WRITTEN REQUEST :: Locate the line with "Looking at the" in the material. Copy that line and each one after it, through the last, exactly and with nothing else.

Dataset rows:
________________________

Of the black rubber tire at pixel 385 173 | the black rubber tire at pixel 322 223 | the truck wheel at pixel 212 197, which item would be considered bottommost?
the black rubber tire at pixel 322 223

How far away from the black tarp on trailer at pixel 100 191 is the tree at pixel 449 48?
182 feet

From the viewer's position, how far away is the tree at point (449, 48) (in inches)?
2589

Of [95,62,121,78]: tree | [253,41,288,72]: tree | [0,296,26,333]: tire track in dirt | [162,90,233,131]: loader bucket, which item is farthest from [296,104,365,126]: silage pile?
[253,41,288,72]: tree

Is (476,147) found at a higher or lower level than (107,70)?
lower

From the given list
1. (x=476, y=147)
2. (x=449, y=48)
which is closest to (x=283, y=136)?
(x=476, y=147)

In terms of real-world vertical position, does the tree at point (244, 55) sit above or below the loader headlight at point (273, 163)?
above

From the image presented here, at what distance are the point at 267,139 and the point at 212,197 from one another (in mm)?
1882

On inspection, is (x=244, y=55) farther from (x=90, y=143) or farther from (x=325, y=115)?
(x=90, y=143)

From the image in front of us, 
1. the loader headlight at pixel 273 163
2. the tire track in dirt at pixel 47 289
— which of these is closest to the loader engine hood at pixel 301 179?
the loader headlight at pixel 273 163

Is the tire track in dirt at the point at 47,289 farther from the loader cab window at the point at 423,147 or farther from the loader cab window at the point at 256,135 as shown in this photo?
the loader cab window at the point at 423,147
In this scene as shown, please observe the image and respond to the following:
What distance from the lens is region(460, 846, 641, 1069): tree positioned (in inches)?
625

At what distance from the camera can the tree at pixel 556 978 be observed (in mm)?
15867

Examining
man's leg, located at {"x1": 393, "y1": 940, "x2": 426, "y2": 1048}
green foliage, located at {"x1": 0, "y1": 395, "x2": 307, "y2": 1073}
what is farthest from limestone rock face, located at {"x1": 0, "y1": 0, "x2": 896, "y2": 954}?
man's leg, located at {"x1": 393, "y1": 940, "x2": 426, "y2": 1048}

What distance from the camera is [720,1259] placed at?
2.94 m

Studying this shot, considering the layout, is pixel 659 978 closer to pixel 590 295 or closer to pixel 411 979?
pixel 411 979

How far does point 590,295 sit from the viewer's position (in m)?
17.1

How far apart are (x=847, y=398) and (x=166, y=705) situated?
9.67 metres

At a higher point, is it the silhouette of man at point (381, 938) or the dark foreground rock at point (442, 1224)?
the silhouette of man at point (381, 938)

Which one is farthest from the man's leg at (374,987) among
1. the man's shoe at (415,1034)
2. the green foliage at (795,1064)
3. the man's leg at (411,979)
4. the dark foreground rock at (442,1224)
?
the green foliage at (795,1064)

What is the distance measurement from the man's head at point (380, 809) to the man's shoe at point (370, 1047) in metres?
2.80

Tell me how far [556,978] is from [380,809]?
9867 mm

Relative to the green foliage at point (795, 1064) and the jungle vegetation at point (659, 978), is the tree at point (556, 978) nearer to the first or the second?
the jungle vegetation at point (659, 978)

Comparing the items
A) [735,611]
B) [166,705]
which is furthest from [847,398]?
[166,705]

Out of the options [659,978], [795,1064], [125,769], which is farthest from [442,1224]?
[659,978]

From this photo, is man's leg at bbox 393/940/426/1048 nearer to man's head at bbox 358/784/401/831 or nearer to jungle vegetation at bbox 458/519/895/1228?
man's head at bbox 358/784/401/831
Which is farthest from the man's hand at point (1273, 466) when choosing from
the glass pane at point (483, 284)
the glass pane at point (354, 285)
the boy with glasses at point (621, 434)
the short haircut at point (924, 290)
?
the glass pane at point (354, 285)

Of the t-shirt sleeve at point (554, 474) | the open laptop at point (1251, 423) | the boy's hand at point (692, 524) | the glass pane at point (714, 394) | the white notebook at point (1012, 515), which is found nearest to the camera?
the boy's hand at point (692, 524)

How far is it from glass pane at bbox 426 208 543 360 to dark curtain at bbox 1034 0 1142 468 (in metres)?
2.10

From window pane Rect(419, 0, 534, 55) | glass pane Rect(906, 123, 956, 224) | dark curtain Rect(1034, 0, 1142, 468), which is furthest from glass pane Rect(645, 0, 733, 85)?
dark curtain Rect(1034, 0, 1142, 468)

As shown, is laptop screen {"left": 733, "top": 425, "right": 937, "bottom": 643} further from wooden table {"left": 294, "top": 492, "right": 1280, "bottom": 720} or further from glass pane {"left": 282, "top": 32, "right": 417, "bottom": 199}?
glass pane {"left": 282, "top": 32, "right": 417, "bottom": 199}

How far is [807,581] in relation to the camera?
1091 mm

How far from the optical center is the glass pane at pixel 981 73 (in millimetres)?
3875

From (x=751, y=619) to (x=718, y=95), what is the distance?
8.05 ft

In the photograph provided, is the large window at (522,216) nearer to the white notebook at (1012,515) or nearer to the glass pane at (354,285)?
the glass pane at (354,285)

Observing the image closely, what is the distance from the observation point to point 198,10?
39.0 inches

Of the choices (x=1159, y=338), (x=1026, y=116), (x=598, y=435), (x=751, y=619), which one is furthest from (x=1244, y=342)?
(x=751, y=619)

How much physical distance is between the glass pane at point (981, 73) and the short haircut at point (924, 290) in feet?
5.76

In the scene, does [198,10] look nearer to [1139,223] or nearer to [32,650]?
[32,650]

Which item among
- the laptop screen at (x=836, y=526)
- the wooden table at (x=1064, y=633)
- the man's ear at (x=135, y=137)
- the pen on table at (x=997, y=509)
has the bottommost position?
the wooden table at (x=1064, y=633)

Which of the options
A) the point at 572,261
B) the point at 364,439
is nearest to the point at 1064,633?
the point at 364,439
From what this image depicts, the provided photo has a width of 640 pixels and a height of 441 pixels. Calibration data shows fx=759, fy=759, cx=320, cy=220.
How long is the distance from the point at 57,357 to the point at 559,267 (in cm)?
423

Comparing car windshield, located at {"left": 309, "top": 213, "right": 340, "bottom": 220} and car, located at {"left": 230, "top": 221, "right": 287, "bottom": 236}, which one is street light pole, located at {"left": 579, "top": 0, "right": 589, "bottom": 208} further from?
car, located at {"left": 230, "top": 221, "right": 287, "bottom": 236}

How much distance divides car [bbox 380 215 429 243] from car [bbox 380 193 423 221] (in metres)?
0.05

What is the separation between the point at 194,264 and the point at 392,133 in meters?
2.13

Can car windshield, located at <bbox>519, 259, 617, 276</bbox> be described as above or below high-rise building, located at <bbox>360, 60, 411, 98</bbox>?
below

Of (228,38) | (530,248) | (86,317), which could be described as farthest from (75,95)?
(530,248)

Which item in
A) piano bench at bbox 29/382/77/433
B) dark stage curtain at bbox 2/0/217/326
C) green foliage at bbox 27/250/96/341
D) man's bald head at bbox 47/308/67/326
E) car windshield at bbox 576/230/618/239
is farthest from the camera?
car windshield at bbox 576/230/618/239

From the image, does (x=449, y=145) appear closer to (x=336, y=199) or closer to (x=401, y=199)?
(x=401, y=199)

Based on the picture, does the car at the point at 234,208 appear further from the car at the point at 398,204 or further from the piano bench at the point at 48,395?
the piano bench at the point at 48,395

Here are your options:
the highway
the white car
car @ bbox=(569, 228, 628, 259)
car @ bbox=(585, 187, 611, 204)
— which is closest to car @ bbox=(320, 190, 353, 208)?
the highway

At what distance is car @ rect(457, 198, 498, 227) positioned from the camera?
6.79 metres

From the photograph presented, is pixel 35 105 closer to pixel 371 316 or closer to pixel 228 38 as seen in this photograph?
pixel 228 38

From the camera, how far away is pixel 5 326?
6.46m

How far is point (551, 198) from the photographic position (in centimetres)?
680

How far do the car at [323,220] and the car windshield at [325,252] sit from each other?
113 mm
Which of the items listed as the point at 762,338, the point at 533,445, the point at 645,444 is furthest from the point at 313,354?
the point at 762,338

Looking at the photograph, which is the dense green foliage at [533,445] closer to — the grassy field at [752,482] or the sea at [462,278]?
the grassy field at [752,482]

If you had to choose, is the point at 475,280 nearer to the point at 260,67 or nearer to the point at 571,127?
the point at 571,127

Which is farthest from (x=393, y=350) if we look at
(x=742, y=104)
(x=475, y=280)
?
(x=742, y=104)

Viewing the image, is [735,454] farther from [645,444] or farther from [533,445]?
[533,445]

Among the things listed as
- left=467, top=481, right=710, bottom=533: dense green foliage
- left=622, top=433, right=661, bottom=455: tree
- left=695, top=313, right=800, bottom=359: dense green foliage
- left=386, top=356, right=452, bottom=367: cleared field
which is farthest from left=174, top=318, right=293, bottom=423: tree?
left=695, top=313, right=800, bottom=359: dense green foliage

________________________

COMPLETED EXERCISE ::
Looking at the photograph, which is the dense green foliage at [533,445] closer to — the grassy field at [752,482] or the sea at [462,278]?
the grassy field at [752,482]

If you had to choose, is the point at 475,280 nearer to the point at 260,67 or nearer to the point at 571,127?
the point at 571,127

Which is farthest from (x=393, y=350) if we look at
(x=742, y=104)
(x=475, y=280)
?
(x=742, y=104)

Viewing the image, is [735,454] farther from [645,444] or farther from [533,445]?
[533,445]

Among the things listed as
- left=467, top=481, right=710, bottom=533: dense green foliage
- left=622, top=433, right=661, bottom=455: tree
- left=695, top=313, right=800, bottom=359: dense green foliage
- left=386, top=356, right=452, bottom=367: cleared field
which is farthest from left=174, top=318, right=293, bottom=423: tree?
left=695, top=313, right=800, bottom=359: dense green foliage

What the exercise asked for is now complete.